The Spectacle of Cruelty


Recently, an AI-generated video circulated online showing a crowned Donald Trump flying a fighter jet and dropping what appeared to be feces on protesters, including a well-known liberal influencer. Trump himself reposted it—cementing it not only on social media, but in the official Presidential Record (source) (a topic for another day, under “Digital Footprint”).


It looked like something a teenage boy might have made—and that’s exactly the point.

On the surface, it’s absurdist bathroom humor. But this isn’t new. Two decades ago (and continuing into 2025), educators were scrambling to fix the “reading crisis” among boys (source); many teachers reached for gross-out lit (source)—books packed with pranks, farts, sarcasm, crass language, and potty humor. Anything to get reluctant readers turning pages. The intent was good: engagement first, rigor later.


But in hindsight, we were also teaching that reading—and by extension, thinking—could be purely about stimulation, not reflection. Some of those stories held empathy and humor; others simply rewarded the dopamine of disgust and the titillation of shock value.

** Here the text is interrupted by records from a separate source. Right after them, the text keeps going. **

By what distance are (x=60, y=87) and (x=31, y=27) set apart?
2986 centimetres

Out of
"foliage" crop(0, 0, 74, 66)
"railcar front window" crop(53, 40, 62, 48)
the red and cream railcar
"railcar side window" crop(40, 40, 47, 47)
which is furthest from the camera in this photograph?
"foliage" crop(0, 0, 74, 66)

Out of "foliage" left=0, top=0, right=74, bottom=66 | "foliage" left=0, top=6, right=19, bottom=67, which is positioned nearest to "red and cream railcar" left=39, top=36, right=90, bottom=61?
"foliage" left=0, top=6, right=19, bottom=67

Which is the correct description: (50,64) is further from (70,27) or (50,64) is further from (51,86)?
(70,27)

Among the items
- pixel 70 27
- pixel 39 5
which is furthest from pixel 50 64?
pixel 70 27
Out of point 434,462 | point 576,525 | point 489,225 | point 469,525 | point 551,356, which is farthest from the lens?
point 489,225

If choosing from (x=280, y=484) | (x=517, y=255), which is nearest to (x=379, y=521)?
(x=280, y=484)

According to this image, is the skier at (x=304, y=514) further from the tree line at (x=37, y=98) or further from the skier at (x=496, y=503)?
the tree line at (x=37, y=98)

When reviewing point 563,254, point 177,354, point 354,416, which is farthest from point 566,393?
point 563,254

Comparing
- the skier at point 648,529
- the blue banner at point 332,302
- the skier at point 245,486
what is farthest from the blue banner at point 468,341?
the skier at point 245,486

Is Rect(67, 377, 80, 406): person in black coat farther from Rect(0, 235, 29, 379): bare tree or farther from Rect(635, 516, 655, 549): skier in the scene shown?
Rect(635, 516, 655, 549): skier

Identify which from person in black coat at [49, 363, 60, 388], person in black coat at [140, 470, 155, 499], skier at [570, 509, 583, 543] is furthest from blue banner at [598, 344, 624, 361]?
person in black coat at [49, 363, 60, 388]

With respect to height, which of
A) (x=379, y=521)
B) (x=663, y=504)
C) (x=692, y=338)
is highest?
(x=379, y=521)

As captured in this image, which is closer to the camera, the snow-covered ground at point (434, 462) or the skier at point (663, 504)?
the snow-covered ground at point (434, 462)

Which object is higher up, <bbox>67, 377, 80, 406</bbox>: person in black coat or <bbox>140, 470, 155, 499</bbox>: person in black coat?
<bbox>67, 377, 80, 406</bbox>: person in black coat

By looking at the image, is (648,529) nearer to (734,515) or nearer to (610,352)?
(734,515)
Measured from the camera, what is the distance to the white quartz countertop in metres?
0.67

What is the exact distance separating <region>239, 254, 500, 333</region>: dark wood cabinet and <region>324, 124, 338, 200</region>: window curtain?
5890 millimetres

This video takes that formula and weaponizes it. The same appeal to impulse that once got boys reading is now used to keep them watching.


The Dopamine of Mockery


The adolescent brain is a perfect storm of risk, reward, and belonging. The limbic system, which is the emotional, dopamine-driven center, develops long before the frontal lobe, which handles impulse control. In that gap, mockery feels like victory.


Across social media, mockery has become a kind of sport, in what some corners call the ‘owning the libs’ meme economy. It feeds directly into adolescents’ craving for dominance and belonging. Meanness and cruelty become a shortcut to power and connection. The radicalization corner of the internet doesn’t sell ideas; it sells feeling. Each share, each laugh, delivers a hit of dopamine that reinforces identity: We’re the ones who get it. They’re the joke.

When belonging depends on ridicule, empathy withers. Cruelty isn’t a side effect—it’s the product, the normalization of nastiness.


Propaganda Disguised as Humor


Philosopher, writer, academic, and author of How Fascism Works, Jason Stanley (source) argues that propaganda doesn’t just spread falsehoods, it teaches audiences emotional habits. It conditions people to feel empathy for some and indifference toward others.


The Trump fighter-pilot video is a perfect example of how that conditioning works:

  • Identification – Viewers align with the powerful figure, flying high.

  • Dehumanization – Targets are literally demeaned, stripped of dignity.

  • Reinforcement – Humor delivers a dopamine reward for laughing along.


It’s not simply a joke; it’s training. Repetition across social media channels and TikTok edits normalizes contempt and embeds emotional scripts that outlast the punchline.


The Crisis of Role and Belonging


Boys today are starving for role models and meaning, and falling behind in nearly every aspect of their lives (source). They want to know what it means to be strong, funny, and respected in a world where they often feel their contributions aren’t wanted. Online, they find endless influencers ready to affirm their worth with cruelty disguised as confidence.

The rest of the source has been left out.